Lo stronzo è a terra. Pancia sotto. Sono su di lui, gli tengo il ginocchio sinistro appoggiato sul collo mentre Savino gli torce le braccia all'indietro e lo ammanetta.
Un altro marocchino di merda. Quando ci ha visto arrivare ha buttato la roba e si è messo a correre. Mossa sbagliata. In meno di trenta metri l'ho raggiunto. Il tipo reagisce. Collutazione. Mi sonno presa pure un pugno in faccia ma alla fine arriva anche Savino. In due lo blocchiamo.
Fermo immediato. Possesso e spaccio e resistenza a pubblico ufficiale.
Tutte stronzate, questo figlio di puttana color verde merda sarà fuori in meno di due mesi.
Commissariato, Milano, zona ovest.
Ho appena finito di redigere il verbale del fermo del marocco. Un'ora di scartoffie.
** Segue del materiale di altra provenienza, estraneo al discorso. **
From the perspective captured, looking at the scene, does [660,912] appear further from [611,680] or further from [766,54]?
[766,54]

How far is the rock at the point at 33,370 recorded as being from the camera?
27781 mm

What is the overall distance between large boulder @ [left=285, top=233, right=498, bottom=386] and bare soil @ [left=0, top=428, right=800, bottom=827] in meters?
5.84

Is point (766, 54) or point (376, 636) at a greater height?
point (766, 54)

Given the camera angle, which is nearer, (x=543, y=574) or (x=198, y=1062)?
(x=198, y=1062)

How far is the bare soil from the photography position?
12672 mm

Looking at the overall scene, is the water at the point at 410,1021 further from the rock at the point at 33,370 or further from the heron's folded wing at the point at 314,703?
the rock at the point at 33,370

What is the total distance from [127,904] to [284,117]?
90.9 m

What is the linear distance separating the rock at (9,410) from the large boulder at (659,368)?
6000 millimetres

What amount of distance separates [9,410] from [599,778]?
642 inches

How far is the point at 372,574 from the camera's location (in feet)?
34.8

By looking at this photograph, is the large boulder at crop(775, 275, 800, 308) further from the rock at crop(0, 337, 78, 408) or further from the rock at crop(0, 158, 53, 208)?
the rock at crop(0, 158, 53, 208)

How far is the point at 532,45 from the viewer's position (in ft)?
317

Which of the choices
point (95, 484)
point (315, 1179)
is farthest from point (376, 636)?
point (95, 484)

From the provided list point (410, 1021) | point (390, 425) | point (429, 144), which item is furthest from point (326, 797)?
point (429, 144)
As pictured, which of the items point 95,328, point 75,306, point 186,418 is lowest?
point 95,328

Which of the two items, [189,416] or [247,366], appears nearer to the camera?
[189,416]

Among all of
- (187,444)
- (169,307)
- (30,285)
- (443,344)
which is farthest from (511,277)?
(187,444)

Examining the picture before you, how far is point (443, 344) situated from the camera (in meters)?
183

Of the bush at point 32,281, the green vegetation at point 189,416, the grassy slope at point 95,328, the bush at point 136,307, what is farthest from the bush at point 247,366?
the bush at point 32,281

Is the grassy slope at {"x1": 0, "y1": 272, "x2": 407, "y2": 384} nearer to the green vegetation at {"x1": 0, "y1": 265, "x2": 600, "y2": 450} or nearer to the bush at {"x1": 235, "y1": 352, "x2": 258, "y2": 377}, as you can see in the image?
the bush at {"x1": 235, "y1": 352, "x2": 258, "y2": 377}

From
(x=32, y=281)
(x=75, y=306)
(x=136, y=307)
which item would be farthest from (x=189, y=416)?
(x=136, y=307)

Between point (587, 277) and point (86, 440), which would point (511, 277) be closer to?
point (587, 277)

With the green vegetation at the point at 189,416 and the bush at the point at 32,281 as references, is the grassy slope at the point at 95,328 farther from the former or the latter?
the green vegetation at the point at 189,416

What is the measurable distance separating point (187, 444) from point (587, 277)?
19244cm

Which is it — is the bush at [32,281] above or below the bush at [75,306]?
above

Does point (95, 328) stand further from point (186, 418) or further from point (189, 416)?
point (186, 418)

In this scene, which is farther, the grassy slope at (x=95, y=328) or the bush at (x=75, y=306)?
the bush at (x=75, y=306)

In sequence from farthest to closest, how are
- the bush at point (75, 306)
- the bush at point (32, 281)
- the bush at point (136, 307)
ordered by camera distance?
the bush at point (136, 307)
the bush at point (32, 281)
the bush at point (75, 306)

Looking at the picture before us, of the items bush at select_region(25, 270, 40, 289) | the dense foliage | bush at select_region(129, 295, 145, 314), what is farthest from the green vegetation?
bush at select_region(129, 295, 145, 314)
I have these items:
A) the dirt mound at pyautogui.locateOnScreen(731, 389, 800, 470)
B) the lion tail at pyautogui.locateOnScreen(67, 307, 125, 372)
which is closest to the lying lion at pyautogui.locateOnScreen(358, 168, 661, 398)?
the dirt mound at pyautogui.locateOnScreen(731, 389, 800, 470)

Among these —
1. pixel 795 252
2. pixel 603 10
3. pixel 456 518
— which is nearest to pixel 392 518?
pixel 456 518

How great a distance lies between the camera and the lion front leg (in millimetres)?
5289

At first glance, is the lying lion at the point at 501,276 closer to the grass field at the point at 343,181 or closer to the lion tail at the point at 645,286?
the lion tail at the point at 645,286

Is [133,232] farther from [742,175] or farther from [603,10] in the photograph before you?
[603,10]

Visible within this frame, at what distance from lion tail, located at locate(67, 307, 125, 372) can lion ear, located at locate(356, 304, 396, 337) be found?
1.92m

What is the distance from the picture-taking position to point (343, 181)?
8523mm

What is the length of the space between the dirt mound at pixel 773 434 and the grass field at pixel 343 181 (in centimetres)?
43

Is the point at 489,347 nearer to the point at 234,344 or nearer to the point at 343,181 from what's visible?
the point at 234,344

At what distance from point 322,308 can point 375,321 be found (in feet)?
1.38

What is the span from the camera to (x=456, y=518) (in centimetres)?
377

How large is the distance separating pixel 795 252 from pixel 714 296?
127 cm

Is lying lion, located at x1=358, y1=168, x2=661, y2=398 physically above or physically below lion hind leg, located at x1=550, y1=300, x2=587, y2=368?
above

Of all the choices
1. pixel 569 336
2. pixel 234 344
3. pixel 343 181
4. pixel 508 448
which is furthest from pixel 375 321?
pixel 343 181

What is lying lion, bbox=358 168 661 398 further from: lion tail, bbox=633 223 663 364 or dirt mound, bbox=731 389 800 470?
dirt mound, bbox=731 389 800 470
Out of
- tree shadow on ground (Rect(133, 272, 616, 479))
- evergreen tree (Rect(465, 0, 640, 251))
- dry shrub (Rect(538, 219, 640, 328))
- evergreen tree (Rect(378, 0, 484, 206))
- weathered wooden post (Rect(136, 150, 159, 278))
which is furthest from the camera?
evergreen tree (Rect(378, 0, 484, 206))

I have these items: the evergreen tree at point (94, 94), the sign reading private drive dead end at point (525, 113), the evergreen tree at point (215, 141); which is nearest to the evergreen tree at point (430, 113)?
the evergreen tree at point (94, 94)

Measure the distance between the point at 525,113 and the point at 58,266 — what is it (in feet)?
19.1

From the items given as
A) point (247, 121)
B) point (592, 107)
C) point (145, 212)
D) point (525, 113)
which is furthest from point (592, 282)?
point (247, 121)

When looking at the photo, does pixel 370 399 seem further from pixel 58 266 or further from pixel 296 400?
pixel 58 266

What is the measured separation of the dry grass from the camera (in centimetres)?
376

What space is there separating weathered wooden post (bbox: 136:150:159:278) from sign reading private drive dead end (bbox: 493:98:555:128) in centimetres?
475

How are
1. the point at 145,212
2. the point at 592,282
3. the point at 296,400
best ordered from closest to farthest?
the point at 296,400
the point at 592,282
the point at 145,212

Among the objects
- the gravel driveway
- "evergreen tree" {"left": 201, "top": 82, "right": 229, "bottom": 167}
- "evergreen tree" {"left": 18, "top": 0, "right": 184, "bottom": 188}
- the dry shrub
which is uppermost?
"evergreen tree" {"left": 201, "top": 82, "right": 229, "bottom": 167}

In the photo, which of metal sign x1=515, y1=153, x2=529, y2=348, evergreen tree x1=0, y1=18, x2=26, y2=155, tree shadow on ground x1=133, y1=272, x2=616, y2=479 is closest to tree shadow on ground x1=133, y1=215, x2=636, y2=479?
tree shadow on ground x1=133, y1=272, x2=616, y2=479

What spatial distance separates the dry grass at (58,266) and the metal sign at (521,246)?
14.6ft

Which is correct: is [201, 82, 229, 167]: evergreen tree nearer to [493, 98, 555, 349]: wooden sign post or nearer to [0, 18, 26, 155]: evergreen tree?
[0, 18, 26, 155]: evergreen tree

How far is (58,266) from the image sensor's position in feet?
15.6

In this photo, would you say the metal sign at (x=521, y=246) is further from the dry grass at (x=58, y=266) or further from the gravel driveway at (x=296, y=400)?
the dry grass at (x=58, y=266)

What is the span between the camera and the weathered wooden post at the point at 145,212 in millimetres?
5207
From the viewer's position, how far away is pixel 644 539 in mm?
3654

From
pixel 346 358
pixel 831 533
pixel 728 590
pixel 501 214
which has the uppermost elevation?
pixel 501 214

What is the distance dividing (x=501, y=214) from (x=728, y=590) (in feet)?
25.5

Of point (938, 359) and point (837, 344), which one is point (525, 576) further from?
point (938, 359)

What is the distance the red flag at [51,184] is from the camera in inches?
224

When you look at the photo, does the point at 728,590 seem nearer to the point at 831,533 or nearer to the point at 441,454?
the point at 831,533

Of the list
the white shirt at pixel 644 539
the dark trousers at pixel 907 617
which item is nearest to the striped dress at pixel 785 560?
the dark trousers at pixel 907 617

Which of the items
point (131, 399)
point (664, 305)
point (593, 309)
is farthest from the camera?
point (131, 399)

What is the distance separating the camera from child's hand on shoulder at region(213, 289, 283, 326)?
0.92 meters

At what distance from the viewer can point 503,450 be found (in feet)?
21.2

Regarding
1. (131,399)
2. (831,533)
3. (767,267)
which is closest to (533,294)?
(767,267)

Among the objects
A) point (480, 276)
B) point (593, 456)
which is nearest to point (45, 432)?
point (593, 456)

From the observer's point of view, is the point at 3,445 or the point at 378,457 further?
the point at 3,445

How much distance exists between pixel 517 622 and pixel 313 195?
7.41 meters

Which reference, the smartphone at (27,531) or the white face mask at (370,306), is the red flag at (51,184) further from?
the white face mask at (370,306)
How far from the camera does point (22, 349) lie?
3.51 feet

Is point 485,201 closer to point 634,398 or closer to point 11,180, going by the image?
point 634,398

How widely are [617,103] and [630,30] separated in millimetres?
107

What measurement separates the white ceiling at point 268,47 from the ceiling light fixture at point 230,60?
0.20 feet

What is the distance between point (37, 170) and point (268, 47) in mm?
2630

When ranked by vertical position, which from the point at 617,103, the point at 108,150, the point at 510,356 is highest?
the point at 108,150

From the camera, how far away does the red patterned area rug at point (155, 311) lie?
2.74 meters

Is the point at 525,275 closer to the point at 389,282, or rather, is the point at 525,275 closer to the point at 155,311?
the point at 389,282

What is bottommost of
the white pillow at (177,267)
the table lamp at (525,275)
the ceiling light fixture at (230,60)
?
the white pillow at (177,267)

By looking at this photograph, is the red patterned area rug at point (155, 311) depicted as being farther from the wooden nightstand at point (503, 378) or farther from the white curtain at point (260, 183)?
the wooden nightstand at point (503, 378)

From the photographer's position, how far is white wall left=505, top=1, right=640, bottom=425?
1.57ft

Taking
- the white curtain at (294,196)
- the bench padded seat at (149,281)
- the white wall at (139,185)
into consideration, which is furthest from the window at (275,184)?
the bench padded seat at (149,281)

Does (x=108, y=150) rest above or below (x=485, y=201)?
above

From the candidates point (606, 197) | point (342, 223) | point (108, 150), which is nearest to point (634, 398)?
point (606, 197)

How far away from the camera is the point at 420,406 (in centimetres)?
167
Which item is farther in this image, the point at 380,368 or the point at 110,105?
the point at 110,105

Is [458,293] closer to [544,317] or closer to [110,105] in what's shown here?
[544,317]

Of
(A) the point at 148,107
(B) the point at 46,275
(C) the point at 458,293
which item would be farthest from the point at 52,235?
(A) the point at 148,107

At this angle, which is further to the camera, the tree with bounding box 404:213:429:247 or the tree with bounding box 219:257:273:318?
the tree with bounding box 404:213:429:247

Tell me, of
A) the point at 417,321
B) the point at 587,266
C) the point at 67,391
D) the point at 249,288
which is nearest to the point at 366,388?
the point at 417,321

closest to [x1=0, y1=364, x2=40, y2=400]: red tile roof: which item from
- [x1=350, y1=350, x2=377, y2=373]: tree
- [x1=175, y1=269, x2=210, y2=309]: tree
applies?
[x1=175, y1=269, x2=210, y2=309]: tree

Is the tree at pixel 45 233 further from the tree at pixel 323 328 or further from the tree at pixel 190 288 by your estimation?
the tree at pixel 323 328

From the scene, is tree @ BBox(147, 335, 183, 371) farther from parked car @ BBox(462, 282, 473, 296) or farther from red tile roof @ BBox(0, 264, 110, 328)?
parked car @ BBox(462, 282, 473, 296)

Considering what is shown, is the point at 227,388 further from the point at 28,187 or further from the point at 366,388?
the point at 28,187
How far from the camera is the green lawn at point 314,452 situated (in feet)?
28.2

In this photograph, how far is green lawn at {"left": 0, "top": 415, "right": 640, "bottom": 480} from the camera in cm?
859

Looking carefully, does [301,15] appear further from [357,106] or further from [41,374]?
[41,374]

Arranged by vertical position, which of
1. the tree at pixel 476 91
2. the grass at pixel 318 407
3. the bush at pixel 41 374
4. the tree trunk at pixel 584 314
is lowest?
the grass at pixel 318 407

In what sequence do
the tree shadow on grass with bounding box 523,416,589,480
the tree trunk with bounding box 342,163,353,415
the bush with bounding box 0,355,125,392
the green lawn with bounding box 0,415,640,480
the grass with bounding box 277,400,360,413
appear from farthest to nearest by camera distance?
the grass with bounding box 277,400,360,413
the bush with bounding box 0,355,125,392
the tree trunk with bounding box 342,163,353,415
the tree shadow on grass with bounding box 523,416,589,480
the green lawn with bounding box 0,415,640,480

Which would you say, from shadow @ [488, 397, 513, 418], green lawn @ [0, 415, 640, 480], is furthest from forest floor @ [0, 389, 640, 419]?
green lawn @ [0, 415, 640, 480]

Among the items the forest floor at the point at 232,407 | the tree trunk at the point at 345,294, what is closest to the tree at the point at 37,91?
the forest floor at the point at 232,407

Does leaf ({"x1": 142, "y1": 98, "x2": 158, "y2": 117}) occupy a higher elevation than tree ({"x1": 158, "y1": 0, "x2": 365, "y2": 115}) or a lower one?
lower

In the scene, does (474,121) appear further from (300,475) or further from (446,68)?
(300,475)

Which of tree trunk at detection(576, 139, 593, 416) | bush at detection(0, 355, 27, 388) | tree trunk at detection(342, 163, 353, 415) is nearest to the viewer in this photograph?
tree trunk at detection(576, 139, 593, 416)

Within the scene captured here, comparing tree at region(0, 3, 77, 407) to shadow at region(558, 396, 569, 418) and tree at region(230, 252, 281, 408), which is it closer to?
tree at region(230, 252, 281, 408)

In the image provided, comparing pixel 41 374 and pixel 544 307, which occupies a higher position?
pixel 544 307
Tempo perso.
- Paola. - La voce di Donati, il commissario Donati.
- Si Dottore mi dica.
- So che stai per smontare ma prima di andartene ti volevo avvisare che di là in saletta c'è un tizio che mi ha chiesto se ti può fare un paio di domande a titolo... personale.
Guardo Donati. - Che domande e che tizio.
- Un investigatore privato. Pare sia stato assunto dal fratello di quel tipo della Bosiva, sai l'imprenditore che è stato bruciato in auto con il figlio circa un mese fa... Vanzulli o Vanzolla...
- Vanzetti.
- Vanzetti, brava, proprio lui. E niente voleva da te qualche informazione.
- A che titolo. C'è un indagine in corso, dovrebbe sapere che non rilasciamo nessun tipo di informazioni.
Donati sbuffa. - Si infatti, ma senti leviamocelo di torno senti cosa vuole sapere e mandalo via. Facciamo in modo da non sembrare troppo rigidi visto che comunque non stiamo cavando un ragno dal buco.
Saletta del commissariato.
Non faccio fatica a riconoscere il tipo. Gli investigatori privati sembra che li facciano con lo stampo. Niente presentazioni. Non ci sediamo nemmeno. Deve essere e sarà una cosa rapida.
- Come le avrà anticipato il dottor Donati ho ricevuto incarico dalla famiglia del defunto signor Vanzetti...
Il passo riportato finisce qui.